Passage to read:
━━━━━━━━

Once the Intermodal Service commenced in November 1992, AN invoiced Charlick apparently in accordance with the (still to be signed) ISA. That arrangement changed after 30 April 1993. AN then invoiced Charlick for line haul services provided from the Gillman Facility to Melbourne, and NRC invoiced Charlick for line haul services from the Melbourne to the Gillman Facility. That arose because, on 2 May 1993, NRC took over the management of the South Dynon Terminal from the Public Transport Corporation of Victoria (“PTC”), and on 3 May 1993 it took over responsibility for the operation of rail services on the Adelaide-Melbourne corridor.
From 1993, NRC progressively assumed control over the assets used in, and the operation of, interstate rail services pursuant to the NRC Agreement. So far as has been identified as of particular relevance to this action, those steps included it taking over the management and operation of the Islington Terminal on 31 May 1993, and on 8 November 1993, assuming responsibility for wagon management in relation to the Intermodal Service. At material times up to 8 May 1993, AN operated the Superfreighter Service (referred to above) as an overnight freight train each way between the Islington Terminal and the South Dynon Terminal (“the Superfreighter Service”). It principally provided transport of domestic freight, including domestic containers, but also transported international shipping containers. It was, at least in part, because of that service and the competition it provided to the Intermodal Service, that Charlick made representations to AN which led to AN reducing its rates under the ISA in August 1993. After 8 May 1993, the Superfreighter Service was conducted by NRC.
NRC could have, but elected not to, adopt the ISA. It formally advised Charlick of that decision on 7 August 1995. It is not contended that NRC is bound by its terms. The claim by Charlick against AN based upon the alleged breach of the ISA has (as noted above) been resolved. One term of the Deed of Settlement between Charlick and AN of 18 November 1997, is that the ISA was terminated by mutual consent.

━━━━━━━━

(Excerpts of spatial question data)
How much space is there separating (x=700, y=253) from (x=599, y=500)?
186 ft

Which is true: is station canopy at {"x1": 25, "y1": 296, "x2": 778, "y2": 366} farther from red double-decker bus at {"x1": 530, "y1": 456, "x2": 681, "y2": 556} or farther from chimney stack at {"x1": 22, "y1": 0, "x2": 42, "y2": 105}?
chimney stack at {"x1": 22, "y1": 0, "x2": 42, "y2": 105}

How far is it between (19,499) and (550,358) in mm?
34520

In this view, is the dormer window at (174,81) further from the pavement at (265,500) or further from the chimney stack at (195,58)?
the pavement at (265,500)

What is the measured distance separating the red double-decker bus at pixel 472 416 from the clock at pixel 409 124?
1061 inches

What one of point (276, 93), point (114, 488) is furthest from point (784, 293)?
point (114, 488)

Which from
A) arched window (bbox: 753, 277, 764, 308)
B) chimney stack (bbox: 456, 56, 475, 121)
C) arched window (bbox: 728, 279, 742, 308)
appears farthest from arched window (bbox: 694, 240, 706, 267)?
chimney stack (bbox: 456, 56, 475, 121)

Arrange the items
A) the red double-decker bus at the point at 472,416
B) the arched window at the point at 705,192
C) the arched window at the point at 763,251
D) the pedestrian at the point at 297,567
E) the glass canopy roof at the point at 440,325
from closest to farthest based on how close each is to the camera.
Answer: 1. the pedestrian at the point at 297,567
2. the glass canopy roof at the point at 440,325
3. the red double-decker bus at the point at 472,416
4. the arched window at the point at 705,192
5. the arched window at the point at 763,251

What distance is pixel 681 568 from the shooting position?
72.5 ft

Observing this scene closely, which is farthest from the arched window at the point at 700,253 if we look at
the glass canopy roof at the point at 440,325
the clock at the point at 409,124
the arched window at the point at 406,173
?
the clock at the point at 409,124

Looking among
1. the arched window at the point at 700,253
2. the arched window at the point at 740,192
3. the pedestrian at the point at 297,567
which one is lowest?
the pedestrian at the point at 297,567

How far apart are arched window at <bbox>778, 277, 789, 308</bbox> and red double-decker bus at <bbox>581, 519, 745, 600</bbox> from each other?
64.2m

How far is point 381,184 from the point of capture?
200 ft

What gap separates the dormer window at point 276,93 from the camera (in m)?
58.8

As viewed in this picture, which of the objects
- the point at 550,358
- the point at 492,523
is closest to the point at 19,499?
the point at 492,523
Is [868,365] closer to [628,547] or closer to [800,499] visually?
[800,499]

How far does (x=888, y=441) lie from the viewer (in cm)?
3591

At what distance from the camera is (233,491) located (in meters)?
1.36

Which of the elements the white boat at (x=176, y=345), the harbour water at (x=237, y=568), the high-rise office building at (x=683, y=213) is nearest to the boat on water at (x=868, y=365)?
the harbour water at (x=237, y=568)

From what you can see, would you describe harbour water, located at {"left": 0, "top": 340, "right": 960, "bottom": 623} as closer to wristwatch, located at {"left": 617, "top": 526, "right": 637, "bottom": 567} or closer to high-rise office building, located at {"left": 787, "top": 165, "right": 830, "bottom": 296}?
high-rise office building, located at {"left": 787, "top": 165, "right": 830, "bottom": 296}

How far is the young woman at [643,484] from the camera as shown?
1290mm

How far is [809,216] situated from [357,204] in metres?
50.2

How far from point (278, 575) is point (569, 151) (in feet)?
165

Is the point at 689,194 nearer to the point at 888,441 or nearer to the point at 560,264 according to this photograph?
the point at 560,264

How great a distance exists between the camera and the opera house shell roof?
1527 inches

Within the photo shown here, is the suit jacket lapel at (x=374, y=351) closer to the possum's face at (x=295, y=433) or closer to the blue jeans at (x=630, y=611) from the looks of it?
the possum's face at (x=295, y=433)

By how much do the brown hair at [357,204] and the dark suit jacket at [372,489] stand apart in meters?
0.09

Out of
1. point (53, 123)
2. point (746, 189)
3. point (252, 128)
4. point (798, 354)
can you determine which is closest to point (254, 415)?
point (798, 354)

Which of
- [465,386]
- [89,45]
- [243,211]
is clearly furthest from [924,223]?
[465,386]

━━━━━━━━

Things to do:
• 1. Reproduce the records verbatim, starting at the line containing "How far from" and continuing through the final line of the records, with both ends included.
• 2. Carry on the passage about the Intermodal Service dispute from the point where it stops.
The passage and the records have no connection to each other.

Responses per task:
• 1.
How far from point (278, 575) is point (569, 151) (in feet)?
165

Is the point at 689,194 nearer to the point at 888,441 or nearer to the point at 560,264 according to this photograph?
the point at 560,264

How great a distance exists between the camera and the opera house shell roof?
1527 inches

Within the photo shown here, is the suit jacket lapel at (x=374, y=351) closer to the possum's face at (x=295, y=433) or closer to the blue jeans at (x=630, y=611) from the looks of it?
the possum's face at (x=295, y=433)

By how much do the brown hair at [357,204] and the dark suit jacket at [372,489] stand apart in meters?
0.09

Out of
1. point (53, 123)
2. point (746, 189)
3. point (252, 128)
4. point (798, 354)
can you determine which is closest to point (254, 415)?
point (798, 354)

Which of
- [465,386]
- [89,45]
- [243,211]
is clearly furthest from [924,223]?
[465,386]

• 2.
Although I do not think that, in the result, the dealings between Charlick and AN leading up to the ISA play a particular part in the resolution of the present issues, I find that Charlick did enter into possession of the site upon which the Gillman Facility was established, without formal approval of AN and without any lease from AN. Charlick actually started operating from the Gillman Facility before any lease or the ISA was signed. The execution of the ISA was, understandably, subject to the Trade Practices Commission imprimatur, and to some extent, dealings and discussions with the Trade Practices Commission caused some months’ delay between final agreement between Charlick and AN and the execution of the ISA. Despite NRC’s requests, it was not provided with a copy of the proposed ISA whilst those discussions with the Trade Practices Commission were taking place. It first received the ISA as signed only on 14 July 1993. There were no circumstances by reason of which Charlick or AN were given to expect that NRC would, in the exercise of its powers under the NRC Agreement, take over or adopt the ISA.
The conduct complained of
Again, there is no real dispute that NRC engaged in the conduct of which Charlick complains.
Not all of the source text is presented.